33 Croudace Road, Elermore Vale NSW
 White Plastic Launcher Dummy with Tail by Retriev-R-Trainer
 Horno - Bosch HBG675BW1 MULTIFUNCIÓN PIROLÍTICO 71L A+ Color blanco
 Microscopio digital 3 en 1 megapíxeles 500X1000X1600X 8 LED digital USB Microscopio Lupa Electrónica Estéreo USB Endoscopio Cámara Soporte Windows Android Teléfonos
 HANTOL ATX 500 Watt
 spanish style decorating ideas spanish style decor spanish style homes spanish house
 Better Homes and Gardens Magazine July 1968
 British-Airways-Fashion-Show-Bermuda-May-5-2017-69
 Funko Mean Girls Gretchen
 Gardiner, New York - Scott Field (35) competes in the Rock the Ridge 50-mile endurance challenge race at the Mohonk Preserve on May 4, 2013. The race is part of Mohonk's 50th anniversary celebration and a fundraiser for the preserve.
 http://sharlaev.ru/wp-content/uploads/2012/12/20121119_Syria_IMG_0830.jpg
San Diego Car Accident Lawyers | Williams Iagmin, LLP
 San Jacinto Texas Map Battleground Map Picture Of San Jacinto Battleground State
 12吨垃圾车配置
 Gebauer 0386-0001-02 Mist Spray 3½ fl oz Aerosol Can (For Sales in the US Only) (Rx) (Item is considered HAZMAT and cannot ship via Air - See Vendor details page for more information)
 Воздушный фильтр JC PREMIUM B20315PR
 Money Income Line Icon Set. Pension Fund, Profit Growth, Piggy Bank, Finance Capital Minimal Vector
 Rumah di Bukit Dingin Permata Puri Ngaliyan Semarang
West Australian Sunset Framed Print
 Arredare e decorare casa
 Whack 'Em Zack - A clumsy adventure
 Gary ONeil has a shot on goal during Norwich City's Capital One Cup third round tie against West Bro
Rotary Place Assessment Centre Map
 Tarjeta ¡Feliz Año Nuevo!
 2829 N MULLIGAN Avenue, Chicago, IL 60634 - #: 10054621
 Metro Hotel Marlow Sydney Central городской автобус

● ● ●

Exercise instructions -
Find and show each line of the listing with the word "Capital".

Solution -
 Money Income Line Icon Set. Pension Fund, Profit Growth, Piggy Bank, Finance Capital Minimal Vector
 Gary ONeil has a shot on goal during Norwich City's Capital One Cup third round tie against West Bro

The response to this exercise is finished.